KIEV, Ukraine — Les élèves de Viktoria Maksimovich à l’école juive Sha’alavim ne courent plus vers un abri lorsque les sirènes des raids aériens retentissent.

« Ils ne veulent pas entendre les alarmes. Ils ne se soucient pas des tirs et des bombes. Ils ne s’en soucient pas. C’est le plus gros problème en ce moment, car ils ne chercheront pas d’abri », a-t-elle déclaré lors d’un entretien virtuel depuis son école de Kharkiv, en Ukraine. « Pour eux, c’est une vie normale, et beaucoup d’entre eux ont grandi ainsi pendant la guerre et ne se souviennent pas d’une vie normale. »

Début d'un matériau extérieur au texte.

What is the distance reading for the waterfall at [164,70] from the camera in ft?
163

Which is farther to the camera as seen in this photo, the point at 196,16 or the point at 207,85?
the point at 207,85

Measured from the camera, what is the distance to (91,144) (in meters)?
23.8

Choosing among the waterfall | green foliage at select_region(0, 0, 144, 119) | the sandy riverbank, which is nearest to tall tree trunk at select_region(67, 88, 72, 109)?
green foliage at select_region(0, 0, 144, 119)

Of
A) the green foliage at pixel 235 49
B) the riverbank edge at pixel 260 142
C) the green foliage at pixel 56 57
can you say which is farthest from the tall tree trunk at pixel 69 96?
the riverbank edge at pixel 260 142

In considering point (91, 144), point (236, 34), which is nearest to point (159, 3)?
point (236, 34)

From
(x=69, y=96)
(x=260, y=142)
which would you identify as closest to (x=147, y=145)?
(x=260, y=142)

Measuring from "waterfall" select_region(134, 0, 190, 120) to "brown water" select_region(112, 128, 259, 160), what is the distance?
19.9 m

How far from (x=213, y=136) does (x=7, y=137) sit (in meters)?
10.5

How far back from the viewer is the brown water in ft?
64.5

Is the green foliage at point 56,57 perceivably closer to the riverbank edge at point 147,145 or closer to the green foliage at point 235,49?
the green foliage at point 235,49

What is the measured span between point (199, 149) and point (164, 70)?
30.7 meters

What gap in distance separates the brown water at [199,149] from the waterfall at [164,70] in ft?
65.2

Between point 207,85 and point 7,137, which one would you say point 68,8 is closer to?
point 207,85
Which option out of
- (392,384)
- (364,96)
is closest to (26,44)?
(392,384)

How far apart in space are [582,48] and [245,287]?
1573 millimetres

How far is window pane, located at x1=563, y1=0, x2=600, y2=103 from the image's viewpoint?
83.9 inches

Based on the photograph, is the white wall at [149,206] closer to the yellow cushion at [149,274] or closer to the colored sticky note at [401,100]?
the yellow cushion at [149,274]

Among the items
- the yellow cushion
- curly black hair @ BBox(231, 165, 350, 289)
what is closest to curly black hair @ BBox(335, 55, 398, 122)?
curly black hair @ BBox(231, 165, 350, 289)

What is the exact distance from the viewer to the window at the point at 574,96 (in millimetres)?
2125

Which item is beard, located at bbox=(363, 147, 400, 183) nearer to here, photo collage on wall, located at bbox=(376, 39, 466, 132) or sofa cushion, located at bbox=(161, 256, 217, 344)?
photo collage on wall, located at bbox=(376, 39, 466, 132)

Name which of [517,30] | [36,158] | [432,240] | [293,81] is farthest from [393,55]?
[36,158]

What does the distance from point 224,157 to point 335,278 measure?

En effet, l’invasion russe, qui marque mardi son quatrième anniversaire, a tout transformé dans la vie des Juifs ukrainiens, depuis les grands choix de rester ou de fuir jusqu’à la décision apparemment banale de prendre l’ascenseur ou les escaliers lorsqu’ils visitent des immeubles de grande hauteur.

Les frappes russes sur les infrastructures énergétiques ukrainiennes étant quasi quotidiennes, prendre l’ascenseur signifie risquer de se retrouver coincé pendant des heures en cas de panne de courant. Conscientes que ce dilemme coince les Juifs âgés dans leurs maisons, Maksimovich et ses collègues ont récemment organisé une journée de service pour leurs étudiants, qui préparaient des challahs et montaient de nombreux escaliers pour les livrer aux Juifs âgés de Kharkiv.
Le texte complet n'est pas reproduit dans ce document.